BEGIN Task inputs

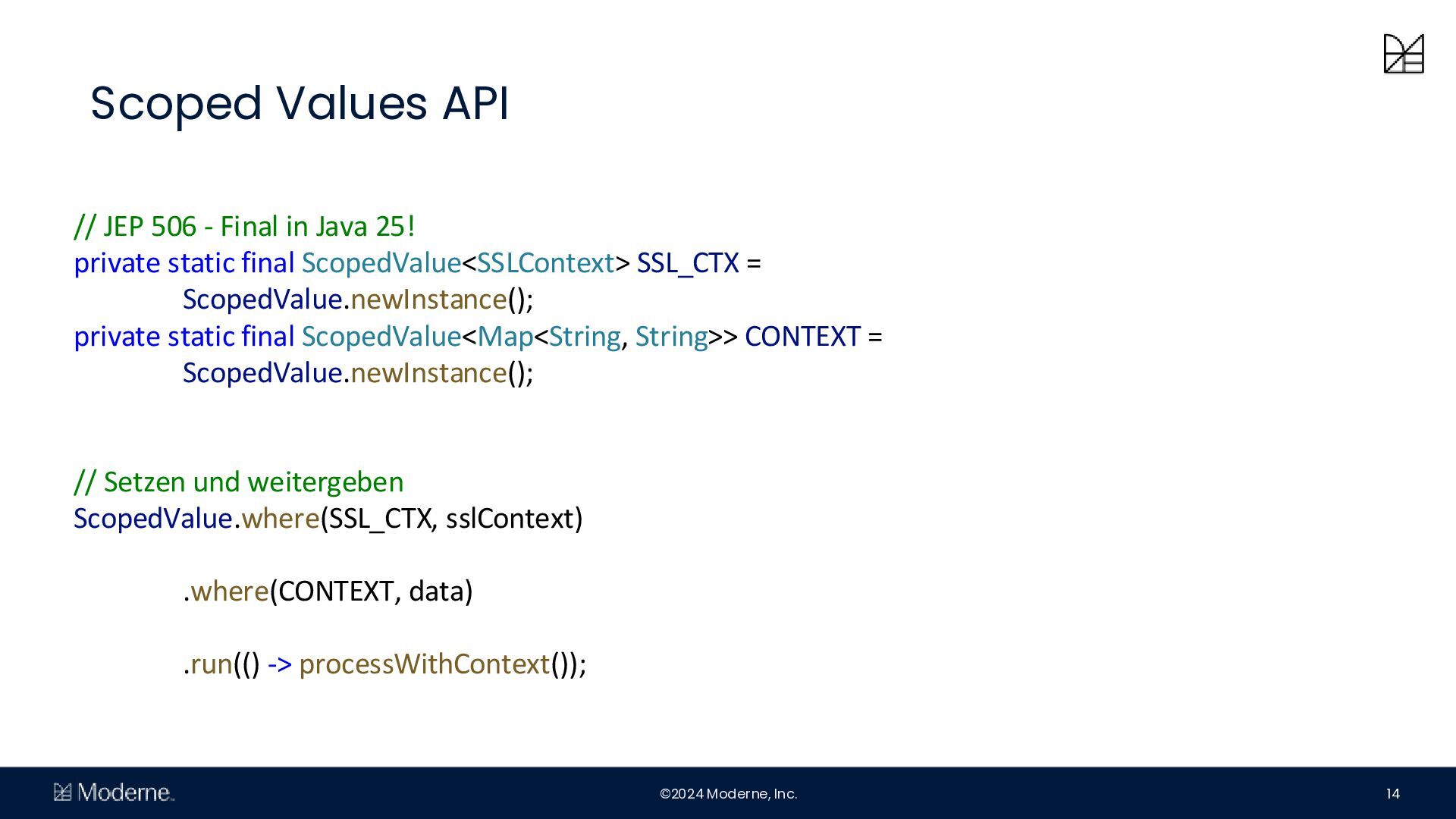 Scoped Values API

// JEP 506 - Final in Java 25!
private static final ScopedValue<SSLContext> SSL_CTX =
ScopedValue.newInstance();
private static final ScopedValue<Map<String, String>> CONTEXT =
ScopedValue.newInstance();

// Setzen und weitergeben
ScopedValue.where(SSL_CTX, sslContext)

.where(CONTEXT, data)

.run(() -> processWithContext());

Moderne.

©2024 Moderne, Inc.

14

END Task inputs

Work required ▸ Number of lines holding "ScopedValue" in the data: give it, with nothing else.

Result of this task ▸ 5